■ **What to produce**:
In the records below, put the stretch from the line containing "At what distance do" through the line containing "3414 millimetres" into a Markdown table with the columns Row and Line, numbering each row and leaving out blank lines.

++++ The input

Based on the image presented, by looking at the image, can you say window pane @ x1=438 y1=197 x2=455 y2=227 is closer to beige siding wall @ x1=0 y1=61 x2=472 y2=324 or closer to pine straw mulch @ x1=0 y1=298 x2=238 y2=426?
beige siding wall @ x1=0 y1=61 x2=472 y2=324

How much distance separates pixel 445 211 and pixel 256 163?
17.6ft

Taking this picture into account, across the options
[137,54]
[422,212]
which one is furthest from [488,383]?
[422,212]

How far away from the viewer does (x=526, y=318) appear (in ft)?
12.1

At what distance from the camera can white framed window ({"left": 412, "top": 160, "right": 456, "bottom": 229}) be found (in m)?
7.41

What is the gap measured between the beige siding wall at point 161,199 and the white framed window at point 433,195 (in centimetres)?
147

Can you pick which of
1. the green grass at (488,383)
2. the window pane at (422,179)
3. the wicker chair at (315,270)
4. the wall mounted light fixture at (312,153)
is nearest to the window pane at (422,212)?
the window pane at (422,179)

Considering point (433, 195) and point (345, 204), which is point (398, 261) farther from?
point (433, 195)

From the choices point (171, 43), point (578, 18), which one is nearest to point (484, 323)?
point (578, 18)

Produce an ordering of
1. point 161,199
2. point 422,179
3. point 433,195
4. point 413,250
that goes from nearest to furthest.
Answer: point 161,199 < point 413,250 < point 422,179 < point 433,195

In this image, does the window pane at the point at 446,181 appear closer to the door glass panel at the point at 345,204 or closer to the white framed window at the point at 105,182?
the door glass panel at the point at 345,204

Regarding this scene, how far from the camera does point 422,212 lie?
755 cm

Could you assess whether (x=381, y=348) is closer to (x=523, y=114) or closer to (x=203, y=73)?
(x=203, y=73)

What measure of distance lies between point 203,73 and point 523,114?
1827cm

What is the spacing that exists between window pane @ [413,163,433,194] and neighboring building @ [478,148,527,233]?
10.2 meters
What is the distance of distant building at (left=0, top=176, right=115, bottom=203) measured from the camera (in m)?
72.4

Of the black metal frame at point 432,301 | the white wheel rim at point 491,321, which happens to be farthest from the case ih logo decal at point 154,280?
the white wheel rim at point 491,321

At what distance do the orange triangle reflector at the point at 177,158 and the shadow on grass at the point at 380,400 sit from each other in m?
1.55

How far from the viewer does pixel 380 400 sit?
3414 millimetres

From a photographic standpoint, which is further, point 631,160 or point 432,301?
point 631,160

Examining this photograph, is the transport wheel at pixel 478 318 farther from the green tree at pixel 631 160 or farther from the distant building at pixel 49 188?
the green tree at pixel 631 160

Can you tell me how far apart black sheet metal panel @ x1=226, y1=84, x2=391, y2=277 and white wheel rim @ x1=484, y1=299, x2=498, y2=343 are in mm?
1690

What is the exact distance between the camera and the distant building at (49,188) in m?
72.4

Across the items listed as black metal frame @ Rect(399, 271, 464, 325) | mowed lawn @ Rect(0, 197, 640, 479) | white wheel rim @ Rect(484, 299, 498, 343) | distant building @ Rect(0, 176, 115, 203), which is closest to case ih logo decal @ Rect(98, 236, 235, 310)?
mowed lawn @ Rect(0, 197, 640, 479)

++++++++

■ **The solution**:
| Row | Line |
|---|---|
| 1 | At what distance do the orange triangle reflector at the point at 177,158 and the shadow on grass at the point at 380,400 sit from each other in m? |
| 2 | 1.55 |
| 3 | How far from the viewer does pixel 380 400 sit? |
| 4 | 3414 millimetres |